La cineasta francese riesce a disegnare le linee di un pericolosissimo “gioco” di coppie che non ha paura di mostrare
Non è dunque la prima volta e non sarà di certo l’ultima nella quale si parla e si mostra una relazione intergenerazionale, la stessa Breillat lo aveva già fatto in passato. Ecco perché se un tempo era un tabù, adesso non lo è più viste il numero di opere che negli anni si sono fatte carico di un tema così controverso: Unfaithful di Adrian Lyne, piuttosto che Il diavolo in corpo di Marco Bellocchio (dal romanzo omonimo di Raymond Radiguet), La donna della luna di Vito Zagarrio o al più recente Chéri di Stephen Frears. L’approccio della Breillat alla materia in questione, nonostante i dieci anni lontani dalle scene e dagli schermi, è rimasto quindi lo stesso, poiché indirizzato più alla poesia che al realismo vero e proprio al fine di tenere il plot e i personaggi che lo animano il più lontano possibile da affermazioni e dinamiche stereotipate e moralistiche. La cineasta francese riesce a disegnare le linee di un pericolosissimo “gioco” di coppie che non ha paura di mostrare, con scene caldissime che alzano la temperatura di un dramma domestico fortemente erotico destinato a sfociare in un thriller morboso e nella tragedia. L’autrice, alla pari dei bravissimi interpreti (su tutti una sempre all’altezza ed efficace Léa Drucker), non si tira indietro nelle parti più incandescenti dove il sesso esplicito tra una donna adulta e un adolescente irrompe sullo schermo. La cinepresa va via via a diminuire le distanze tra l’apparato filmico e i corpi raffigurati sino ad azzerarle, raggiungendo una vicinanza tale da invadere l’intimità e diventare parte integrante di essa. In questo modo si assiste ad afflati e amplessi in una specie di ménage à trois che coinvolge i personaggi e lo spettatore. Questa è una caratteristica fondamentale e fondate dello stile e nella poetica della Breillat, che senza troppi pudori e grandissima naturalezza continua a raccontare la sessualità come pochi.

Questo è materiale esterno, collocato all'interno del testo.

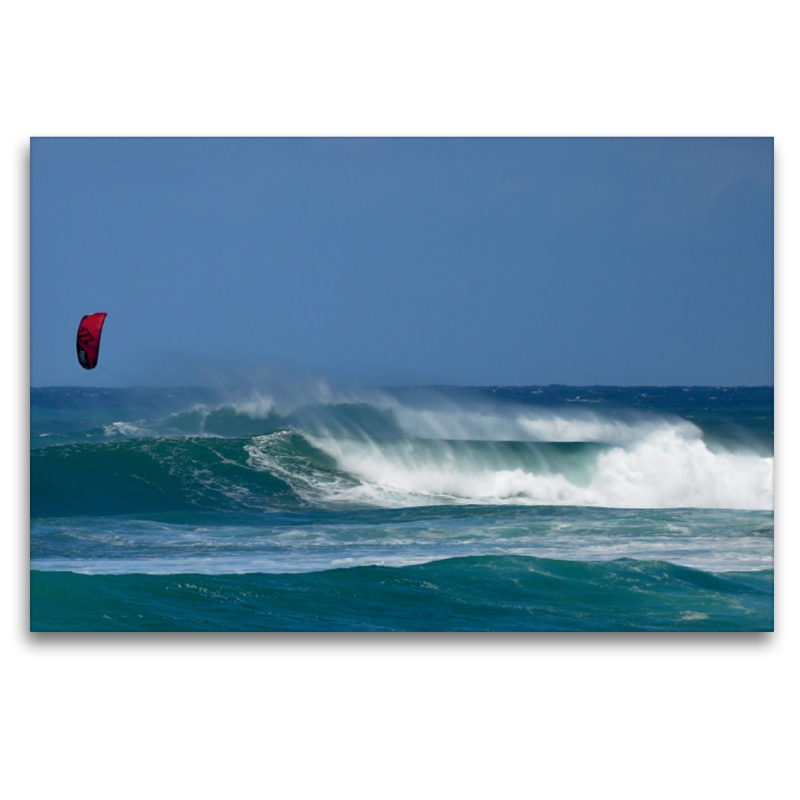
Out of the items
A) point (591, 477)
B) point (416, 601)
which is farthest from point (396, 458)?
point (591, 477)

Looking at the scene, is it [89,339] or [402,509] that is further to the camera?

Ancora un’estate: valutazione e conclusione
La sessualità intergenerazionale al centro del nuovo film di Catherine Breillat, che trovando affinità elettive narrative e tematiche con la pellicola danese Queen of Hearts decide di farne un remake. Fedele al racconto nativo, ma rimodellando la figura della protagonista, la regista francese mette la sua firma su dramma familiare a sfondo erotico che sfocia prima nel thriller e poi nella tragedia. Il risultato è un’opera che vive di sussulti, morbosa al punto giusto ma discontinua nel flusso emotivo. Confezione ruvida e bravissimi interpreti, a cominciare dalla sempre convincente Léa Drucker fanno il resto.